== EXERCISE SET ==
**1)** Transcribe the part of the species description below between "Dimensions: Length 81-113" and "two large nucleoli.", inclusive.
**2)** Decide whether each statement agrees with the species description below, and answer yes or no, quoting the words that settle it: (a) the species is common; (b) specimens from Cocococha Lagoon had a much narrower diaphragm; (c) the high collar is the main difference between this species and the similar ones.

(EXCERPT Opens)

Dimensions: Length 81-113 µm, breadth 69-97 µm, diameter of collar 36-51 µm, depth of collar 9-16 µm, diameter of aperture 19-35 (n=41) µm; my measurements 110-115 µm long, nucleus 34 µm.
Ecology: On waterplants and in sediment. Rare.
Remarks: This species resembles Difflugia lobostoma and large specimens of Difflugia gramen. Both species can have a collar, made of small particles. The main difference is the high collar of Cucurbitella vlasinensis. I found this remarkable species in the sediment of a ditch with Sphagnum contact in the nature reserve Naardermeer (south of De Machine) in the Netherlands.
I found this species also in a sample from Cocococha Lagoon in Peru. Specimens from this location were more spherical and larger, had a more pronounced collar and a much narrower diaphragm. The nucleus has two large nucleoli.

(EXCERPT Closes)
(DATA TO EXAMINE Opens)

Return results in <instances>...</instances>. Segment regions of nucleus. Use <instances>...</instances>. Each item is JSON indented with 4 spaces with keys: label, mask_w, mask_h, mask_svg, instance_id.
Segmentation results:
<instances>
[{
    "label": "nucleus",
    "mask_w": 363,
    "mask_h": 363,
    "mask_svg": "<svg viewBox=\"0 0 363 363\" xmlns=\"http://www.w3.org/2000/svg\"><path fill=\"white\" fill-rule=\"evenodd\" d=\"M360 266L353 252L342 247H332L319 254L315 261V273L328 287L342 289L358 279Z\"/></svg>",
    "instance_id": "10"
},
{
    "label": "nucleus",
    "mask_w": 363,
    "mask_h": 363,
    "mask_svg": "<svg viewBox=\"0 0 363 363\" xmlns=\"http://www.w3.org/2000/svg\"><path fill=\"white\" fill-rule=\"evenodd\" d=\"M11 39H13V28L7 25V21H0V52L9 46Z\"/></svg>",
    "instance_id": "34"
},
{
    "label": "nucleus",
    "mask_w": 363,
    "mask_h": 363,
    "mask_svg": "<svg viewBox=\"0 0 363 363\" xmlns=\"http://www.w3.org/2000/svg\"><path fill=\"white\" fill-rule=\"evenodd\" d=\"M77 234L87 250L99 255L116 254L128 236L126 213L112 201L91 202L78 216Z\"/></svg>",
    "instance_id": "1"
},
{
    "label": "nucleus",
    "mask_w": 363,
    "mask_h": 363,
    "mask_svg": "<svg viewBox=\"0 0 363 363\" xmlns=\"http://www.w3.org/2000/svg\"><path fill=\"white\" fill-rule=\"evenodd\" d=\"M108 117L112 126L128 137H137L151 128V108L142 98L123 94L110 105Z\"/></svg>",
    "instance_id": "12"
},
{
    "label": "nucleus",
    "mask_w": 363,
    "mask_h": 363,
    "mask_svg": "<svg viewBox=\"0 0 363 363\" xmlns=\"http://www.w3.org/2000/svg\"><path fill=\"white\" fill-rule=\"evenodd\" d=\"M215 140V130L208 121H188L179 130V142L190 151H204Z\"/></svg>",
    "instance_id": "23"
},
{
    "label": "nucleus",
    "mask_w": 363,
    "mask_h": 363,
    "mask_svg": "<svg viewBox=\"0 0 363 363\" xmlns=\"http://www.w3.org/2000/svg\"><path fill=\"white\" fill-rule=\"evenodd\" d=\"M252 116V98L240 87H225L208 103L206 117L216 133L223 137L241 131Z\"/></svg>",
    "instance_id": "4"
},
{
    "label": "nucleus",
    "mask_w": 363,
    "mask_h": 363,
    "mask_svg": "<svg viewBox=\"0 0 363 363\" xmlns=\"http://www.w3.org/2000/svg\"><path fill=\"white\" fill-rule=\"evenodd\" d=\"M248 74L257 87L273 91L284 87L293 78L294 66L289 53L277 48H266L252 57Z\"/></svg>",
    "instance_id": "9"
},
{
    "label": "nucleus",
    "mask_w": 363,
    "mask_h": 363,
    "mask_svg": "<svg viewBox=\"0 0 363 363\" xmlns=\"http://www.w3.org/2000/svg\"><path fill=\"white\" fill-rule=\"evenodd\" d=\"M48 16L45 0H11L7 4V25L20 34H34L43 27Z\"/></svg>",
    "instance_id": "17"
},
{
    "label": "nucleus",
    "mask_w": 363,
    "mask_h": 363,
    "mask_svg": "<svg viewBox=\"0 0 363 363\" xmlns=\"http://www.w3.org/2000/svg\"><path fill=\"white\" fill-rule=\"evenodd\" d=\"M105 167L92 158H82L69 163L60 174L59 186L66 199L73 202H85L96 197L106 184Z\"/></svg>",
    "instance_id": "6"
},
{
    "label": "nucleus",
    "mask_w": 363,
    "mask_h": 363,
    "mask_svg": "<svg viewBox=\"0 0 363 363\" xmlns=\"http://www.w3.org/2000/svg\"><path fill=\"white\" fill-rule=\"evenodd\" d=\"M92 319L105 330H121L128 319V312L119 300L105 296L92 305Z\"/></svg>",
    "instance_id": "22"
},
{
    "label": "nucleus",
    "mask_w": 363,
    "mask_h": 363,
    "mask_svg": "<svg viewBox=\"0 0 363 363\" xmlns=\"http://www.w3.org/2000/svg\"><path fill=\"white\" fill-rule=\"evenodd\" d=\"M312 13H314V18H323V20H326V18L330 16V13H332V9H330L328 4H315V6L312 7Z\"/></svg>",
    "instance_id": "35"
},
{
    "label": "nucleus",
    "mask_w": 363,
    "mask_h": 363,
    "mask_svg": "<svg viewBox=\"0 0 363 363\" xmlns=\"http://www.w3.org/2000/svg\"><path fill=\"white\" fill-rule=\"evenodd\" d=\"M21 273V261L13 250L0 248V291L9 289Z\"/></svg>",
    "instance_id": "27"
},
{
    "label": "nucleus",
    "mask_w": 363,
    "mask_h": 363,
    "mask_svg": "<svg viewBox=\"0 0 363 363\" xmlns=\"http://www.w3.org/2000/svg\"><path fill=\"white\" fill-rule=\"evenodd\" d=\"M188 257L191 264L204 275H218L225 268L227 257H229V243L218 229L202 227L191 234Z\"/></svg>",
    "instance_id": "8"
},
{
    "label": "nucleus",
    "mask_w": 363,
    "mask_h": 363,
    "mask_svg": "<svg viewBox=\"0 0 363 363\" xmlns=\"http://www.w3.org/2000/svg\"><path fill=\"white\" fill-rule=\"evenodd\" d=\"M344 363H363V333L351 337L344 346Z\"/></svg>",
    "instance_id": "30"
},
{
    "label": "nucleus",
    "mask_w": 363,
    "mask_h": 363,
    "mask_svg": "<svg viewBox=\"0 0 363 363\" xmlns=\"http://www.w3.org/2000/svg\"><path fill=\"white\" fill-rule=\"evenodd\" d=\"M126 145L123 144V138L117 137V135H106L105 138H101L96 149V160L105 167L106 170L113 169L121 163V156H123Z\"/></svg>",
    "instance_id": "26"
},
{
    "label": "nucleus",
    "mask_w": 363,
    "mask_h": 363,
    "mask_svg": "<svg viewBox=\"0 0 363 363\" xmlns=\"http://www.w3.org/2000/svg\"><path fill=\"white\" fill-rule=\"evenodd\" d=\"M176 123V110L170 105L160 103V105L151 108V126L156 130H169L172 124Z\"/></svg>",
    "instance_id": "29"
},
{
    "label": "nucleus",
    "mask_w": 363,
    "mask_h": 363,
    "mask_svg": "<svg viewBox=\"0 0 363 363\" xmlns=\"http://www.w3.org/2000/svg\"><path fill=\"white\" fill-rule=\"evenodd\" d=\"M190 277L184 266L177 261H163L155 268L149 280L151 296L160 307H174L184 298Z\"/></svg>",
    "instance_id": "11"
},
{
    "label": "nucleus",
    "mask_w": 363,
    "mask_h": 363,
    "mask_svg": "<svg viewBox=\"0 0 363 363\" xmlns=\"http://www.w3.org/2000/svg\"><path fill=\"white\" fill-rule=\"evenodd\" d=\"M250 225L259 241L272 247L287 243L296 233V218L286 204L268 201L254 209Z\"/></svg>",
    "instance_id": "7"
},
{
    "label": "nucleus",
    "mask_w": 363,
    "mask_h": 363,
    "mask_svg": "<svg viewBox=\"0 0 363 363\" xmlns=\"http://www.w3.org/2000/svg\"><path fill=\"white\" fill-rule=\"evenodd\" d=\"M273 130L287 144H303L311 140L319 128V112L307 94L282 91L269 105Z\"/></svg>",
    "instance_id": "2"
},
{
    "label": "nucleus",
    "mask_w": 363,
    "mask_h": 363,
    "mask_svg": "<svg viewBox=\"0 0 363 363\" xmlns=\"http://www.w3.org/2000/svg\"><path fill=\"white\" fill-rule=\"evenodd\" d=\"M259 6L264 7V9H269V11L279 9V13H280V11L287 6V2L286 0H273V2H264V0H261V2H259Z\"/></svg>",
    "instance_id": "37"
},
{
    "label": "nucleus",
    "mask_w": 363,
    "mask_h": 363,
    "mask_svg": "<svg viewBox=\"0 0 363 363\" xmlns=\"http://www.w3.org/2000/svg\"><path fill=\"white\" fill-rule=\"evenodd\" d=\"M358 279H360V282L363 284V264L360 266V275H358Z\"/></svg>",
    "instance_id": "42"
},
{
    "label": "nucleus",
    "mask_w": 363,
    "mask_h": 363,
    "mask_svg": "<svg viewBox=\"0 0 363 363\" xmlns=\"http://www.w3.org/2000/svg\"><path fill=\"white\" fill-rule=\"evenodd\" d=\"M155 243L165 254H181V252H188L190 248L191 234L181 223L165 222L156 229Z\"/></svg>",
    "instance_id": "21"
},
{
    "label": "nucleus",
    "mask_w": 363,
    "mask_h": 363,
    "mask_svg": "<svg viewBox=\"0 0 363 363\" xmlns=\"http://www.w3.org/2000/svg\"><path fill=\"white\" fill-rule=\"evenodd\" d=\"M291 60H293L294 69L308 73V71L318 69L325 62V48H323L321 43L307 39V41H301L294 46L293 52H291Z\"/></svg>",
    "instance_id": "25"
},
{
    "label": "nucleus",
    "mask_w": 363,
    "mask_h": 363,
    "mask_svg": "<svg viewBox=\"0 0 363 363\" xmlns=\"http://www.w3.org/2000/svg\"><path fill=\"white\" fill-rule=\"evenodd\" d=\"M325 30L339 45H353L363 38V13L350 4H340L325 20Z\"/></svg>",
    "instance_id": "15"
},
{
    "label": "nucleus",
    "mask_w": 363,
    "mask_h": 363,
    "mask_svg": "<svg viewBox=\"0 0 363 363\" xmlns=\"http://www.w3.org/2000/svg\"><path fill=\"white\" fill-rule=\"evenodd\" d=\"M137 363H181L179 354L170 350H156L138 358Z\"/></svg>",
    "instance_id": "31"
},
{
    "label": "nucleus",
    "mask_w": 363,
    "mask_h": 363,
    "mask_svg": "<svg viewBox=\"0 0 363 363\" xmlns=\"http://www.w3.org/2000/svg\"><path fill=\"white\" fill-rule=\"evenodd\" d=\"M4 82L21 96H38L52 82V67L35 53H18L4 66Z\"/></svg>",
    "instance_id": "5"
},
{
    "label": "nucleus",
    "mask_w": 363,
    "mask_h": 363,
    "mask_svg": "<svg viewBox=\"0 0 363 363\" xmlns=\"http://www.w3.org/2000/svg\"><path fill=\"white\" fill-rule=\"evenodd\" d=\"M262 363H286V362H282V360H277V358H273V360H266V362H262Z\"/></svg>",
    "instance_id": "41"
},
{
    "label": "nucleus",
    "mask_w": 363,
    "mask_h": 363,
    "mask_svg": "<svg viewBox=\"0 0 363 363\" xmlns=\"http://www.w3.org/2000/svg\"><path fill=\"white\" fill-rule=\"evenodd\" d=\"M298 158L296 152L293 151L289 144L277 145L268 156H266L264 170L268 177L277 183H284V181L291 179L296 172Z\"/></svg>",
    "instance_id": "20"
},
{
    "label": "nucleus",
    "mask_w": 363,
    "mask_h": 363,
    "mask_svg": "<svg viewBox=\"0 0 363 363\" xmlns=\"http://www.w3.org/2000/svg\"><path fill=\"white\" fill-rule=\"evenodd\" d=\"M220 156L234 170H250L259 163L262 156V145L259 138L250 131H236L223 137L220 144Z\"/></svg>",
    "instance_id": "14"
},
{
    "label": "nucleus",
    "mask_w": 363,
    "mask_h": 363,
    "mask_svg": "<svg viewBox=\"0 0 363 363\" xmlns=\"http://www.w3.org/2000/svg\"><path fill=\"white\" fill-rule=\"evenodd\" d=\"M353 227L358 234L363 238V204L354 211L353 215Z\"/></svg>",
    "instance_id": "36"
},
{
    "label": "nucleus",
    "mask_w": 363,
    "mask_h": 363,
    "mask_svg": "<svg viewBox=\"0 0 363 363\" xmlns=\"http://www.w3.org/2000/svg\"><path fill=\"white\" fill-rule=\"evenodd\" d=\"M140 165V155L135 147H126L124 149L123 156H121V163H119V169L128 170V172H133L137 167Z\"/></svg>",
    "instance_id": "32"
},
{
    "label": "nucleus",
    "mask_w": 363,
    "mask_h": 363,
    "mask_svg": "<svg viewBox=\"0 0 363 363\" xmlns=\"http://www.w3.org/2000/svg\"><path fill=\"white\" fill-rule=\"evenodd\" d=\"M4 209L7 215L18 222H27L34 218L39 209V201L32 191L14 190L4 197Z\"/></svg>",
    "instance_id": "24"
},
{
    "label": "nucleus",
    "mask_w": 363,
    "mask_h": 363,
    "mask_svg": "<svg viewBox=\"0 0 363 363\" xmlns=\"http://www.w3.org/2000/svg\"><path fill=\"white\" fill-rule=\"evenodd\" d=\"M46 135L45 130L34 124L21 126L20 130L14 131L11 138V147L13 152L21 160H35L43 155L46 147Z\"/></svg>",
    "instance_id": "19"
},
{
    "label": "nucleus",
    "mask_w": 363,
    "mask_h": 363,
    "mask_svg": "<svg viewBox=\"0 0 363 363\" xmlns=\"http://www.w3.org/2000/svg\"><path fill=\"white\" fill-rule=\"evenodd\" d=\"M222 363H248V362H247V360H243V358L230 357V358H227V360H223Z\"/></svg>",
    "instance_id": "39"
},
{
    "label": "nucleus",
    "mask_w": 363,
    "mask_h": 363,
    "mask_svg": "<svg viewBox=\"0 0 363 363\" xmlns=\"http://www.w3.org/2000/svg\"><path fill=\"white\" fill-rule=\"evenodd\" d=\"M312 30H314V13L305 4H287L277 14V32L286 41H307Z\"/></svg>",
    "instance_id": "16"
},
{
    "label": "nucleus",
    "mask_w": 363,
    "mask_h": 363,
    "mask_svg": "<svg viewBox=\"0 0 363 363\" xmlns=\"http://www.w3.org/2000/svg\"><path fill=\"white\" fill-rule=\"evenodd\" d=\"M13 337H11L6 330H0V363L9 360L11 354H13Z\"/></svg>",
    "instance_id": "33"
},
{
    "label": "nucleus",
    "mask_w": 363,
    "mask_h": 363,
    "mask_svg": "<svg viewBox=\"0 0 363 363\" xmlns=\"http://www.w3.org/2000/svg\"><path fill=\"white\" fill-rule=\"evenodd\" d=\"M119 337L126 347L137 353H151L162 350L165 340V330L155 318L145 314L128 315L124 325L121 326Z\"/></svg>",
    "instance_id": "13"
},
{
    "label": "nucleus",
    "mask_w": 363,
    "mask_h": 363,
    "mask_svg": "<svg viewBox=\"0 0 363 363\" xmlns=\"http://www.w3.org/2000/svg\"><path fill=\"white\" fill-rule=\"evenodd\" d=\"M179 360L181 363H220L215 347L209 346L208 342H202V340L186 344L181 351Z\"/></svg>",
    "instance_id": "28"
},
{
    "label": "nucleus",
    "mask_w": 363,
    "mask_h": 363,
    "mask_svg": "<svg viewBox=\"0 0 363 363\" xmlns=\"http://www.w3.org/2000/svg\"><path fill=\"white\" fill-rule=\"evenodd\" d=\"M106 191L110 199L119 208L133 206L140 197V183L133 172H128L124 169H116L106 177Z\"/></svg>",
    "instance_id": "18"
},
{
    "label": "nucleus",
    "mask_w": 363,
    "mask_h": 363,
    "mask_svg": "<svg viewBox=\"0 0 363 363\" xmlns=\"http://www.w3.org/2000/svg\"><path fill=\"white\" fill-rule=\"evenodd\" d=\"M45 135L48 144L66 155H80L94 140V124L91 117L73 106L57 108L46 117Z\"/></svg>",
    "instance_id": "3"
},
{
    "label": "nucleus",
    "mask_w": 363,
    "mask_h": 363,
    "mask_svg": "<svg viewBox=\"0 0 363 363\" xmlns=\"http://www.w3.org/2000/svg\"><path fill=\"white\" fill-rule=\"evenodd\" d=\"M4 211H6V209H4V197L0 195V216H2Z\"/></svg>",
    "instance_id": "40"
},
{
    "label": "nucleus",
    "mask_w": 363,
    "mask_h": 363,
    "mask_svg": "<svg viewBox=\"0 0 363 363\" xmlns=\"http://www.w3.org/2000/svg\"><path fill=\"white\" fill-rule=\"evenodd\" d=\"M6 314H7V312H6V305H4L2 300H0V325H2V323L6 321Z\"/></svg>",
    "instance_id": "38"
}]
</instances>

(DATA TO EXAMINE Closes)

== ANSWERS PER TASK ==
**1)**
Dimensions: Length 81-113 µm, breadth 69-97 µm, diameter of collar 36-51 µm, depth of collar 9-16 µm, diameter of aperture 19-35 (n=41) µm; my measurements 110-115 µm long, nucleus 34 µm.
Ecology: On waterplants and in sediment. Rare.
Remarks: This species resembles Difflugia lobostoma and large specimens of Difflugia gramen. Both species can have a collar, made of small particles. The main difference is the high collar of Cucurbitella vlasinensis. I found this remarkable species in the sediment of a ditch with Sphagnum contact in the nature reserve Naardermeer (south of De Machine) in the Netherlands.
I found this species also in a sample from Cocococha Lagoon in Peru. Specimens from this location were more spherical and larger, had a more pronounced collar and a much narrower diaphragm. The nucleus has two large nucleoli.

**2)**
(a) No: "Rare."
(b) Yes: "had a more pronounced collar and a much narrower diaphragm"
(c) Yes: "The main difference is the high collar of Cucurbitella vlasinensis."